DESCRIPTION OF THE TASK: Reproduce the data below verbatim from the line containing "When comparing rolled" through its final line, and produce nothing more.

(Records of spatial reasoning questions)
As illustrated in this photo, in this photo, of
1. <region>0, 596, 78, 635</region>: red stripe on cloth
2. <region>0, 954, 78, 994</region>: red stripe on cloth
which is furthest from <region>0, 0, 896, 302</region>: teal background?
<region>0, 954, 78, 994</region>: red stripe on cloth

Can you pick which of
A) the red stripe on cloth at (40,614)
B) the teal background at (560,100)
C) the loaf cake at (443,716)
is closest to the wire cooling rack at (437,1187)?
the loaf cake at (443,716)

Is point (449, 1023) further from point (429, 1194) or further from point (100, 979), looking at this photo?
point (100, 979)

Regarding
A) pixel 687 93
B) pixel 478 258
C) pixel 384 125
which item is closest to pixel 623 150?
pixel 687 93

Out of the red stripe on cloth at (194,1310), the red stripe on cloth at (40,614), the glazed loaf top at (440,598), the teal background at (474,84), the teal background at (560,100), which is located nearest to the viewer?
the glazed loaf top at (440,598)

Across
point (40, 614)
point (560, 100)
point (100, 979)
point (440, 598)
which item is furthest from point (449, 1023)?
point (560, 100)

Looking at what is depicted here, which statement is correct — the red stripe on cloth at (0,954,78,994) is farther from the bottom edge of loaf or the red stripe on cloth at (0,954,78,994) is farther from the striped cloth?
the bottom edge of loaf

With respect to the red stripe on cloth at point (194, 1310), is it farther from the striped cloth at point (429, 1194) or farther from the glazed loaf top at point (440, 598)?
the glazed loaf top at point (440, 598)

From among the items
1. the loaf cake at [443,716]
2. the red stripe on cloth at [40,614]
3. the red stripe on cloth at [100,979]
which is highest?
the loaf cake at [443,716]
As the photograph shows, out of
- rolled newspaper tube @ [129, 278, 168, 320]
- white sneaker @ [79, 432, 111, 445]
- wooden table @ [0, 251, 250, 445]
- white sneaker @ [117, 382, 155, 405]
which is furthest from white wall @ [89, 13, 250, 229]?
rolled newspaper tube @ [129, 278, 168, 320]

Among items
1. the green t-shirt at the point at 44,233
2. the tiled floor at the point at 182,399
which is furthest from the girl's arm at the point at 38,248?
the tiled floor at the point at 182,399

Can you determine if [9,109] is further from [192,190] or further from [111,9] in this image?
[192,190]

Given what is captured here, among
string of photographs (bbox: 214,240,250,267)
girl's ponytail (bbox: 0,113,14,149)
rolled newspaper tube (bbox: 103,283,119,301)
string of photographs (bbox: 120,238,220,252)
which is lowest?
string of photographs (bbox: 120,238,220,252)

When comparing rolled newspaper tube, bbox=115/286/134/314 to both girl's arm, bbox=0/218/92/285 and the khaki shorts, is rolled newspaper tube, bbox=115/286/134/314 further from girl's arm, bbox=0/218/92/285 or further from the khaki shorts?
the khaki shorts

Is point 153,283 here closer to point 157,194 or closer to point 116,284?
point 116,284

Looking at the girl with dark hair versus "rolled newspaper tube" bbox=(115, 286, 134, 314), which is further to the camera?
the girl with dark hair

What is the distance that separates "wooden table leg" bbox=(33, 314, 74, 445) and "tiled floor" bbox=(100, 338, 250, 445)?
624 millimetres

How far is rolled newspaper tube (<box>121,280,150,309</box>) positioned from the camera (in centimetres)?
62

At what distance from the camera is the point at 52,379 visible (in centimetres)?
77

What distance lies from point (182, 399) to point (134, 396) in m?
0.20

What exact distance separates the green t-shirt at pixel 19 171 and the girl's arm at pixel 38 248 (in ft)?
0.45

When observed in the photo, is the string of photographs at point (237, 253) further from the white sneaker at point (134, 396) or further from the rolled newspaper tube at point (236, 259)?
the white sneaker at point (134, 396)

CORRECT OUTPUT:
When comparing rolled newspaper tube, bbox=115/286/134/314 to both girl's arm, bbox=0/218/92/285 and the khaki shorts, is rolled newspaper tube, bbox=115/286/134/314 further from girl's arm, bbox=0/218/92/285 or further from the khaki shorts?
the khaki shorts

Is point 153,283 here closer to point 157,194 or closer to point 116,284?
point 116,284

Looking at the girl with dark hair versus "rolled newspaper tube" bbox=(115, 286, 134, 314), which is further to the camera?
the girl with dark hair

What is the distance that separates "wooden table leg" bbox=(33, 314, 74, 445) and "tiled floor" bbox=(100, 338, 250, 445)?
624 millimetres

How far is rolled newspaper tube (<box>121,280,150,309</box>) positioned from the camera (in centimetres)?
62

At what distance from the camera is the point at 52,379 visible (in centimetres)?
77

What distance lies from point (182, 399) to point (134, 396) in m?
0.20

What exact distance separates the green t-shirt at pixel 19 171 and the girl's arm at pixel 38 248 (in ft)?
0.45

When observed in the photo, is the string of photographs at point (237, 253) further from the white sneaker at point (134, 396) or further from the rolled newspaper tube at point (236, 259)?
the white sneaker at point (134, 396)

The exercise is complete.